Après avoir séduit pratiquement tous les enfants du monde avec Kirikou et Azur et Asmar, le sorcier de l’animation à la française, Michel Ocelot, passe au relief pour raconter le voyage imaginaire de deux enfants dans Les Contes de la nuit.

Son film est le seul français en compétition à la Berlinale, ce qu’il prend «comme un énorme compliment». Il annonce un Kirikou 3 en relief, tout en mettant en garde: «La 3D, ce n’est qu’un nouveau tournevis. Il faut d’abord qu’on nous raconte une histoire qui nous intéresse».

Q: Pourquoi la 3D aujourd’hui et qu’apporte le relief à votre travail ?

R: La 3D ajoute un petit charme en plus, une petite magie innocente, comme être vraiment sous une pluie d’étoiles et avoir le temps de les regarder tomber.

Mais le film marche aussi en 2D parce que je tiens à ce qu’il puisse être diffusé dans les deux formats pour les gens qui n’aiment pas porter des lunettes.

Et quand on parle de mon style traditionnel, c’est juste qu’avant j’étais pauvre! Je cherchais à faire des films malgré tout et il se trouve que le théâtre d’ombre pratiqué image par image est la façon la moins chère d’y parvenir. D’ailleurs j’y reviendrai.

Q: Vous auriez fait Kirikou en 3D ?

Matériel fourni:
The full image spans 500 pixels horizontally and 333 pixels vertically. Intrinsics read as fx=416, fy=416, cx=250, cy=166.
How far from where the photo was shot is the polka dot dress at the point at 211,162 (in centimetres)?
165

Tâches à réaliser:
1. Modifiez le passage de l'entretien avec Michel Ocelot compris entre « R: La 3D ajoute » et « Kirikou en 3D ? » inclus, en y remplaçant « lunettes » par « verres teintés ».
2. Répondez à ces questions sur l'entretien avec Michel Ocelot.
(a) Dans quel festival son film est-il le seul français en compétition ?
(b) Pour quelles personnes tient-il à ce que le film puisse aussi être diffusé en 2D ?
(c) Quelle technique présente-t-il comme la façon la moins chère de faire des films ?
3. Poursuivez l'entretien avec Michel Ocelot à partir de sa dernière phrase.
Le matériel fourni ne joue aucun rôle dans cet exercice.

Réponses par tâche:
1.
R: La 3D ajoute un petit charme en plus, une petite magie innocente, comme être vraiment sous une pluie d’étoiles et avoir le temps de les regarder tomber.

Mais le film marche aussi en 2D parce que je tiens à ce qu’il puisse être diffusé dans les deux formats pour les gens qui n’aiment pas porter des verres teintés.

Et quand on parle de mon style traditionnel, c’est juste qu’avant j’étais pauvre! Je cherchais à faire des films malgré tout et il se trouve que le théâtre d’ombre pratiqué image par image est la façon la moins chère d’y parvenir. D’ailleurs j’y reviendrai.

Q: Vous auriez fait Kirikou en 3D ?

2.
(a) À la Berlinale.
(b) Pour les gens qui n'aiment pas porter des lunettes.
(c) Le théâtre d'ombre pratiqué image par image.

3.
R: Justement, j’en fais un troisième (après Kirikou et la Sorcière et Kirikou et les bêtes sauvages, ndlr) en relief: ce sera Kirikou et les hommes et les femmes qui sortira pour Noël 2012. Mais c’est une demande commerciale: aujourd’hui, on trouve de l’argent si on fait de la 3D.

Mes personnages seront en relief mais ils garderont leur apparence dessinée et coloriée, toute simple. Et les décors, comme pour «Les Contes de la nuit», seront de jolis découpages, étalés sur la scène. Je vais le faire avec le studio Mac Guff (les Français qui ont animé les Contes de la Nuit) et Universal: ils sont très contents, parce qu’ils ont beaucoup bataillé pour l’avoir. Mais ce sera aussi visible en 2D, bien sûr.

Q: La 3D, c’est la quête du Graal, une mode ou une révolution ?

R: C’est surtout la quête du spectateur... la 3D est là pour attirer des gens dans les salles obscures, parce qu’on a beaucoup de mal à survivre avec la concurrence de la télé, des DVD et le piratage. Le relief a été inventé pour ça. Mais ce n’est pas une révolution, ça ne change pas grand chose: on est surpris au début, agréablement je l’espère, et rapidement on oublie le relief.

C’est juste un tournevis en plus: il faut le connaître, mais ce n’est pas ça qui fait le film. Il faut d’abord qu’on nous raconte une histoire qui nous intéresse.

En France, nous avons d’excellentes écoles d’animation, qui forment des techniciens et des artistes très habiles. Mais on a besoin d’auteurs, et qu’ils nous offrent leurs tripes, et qu’on y croie.

Propos recueillis par Anne Chaon.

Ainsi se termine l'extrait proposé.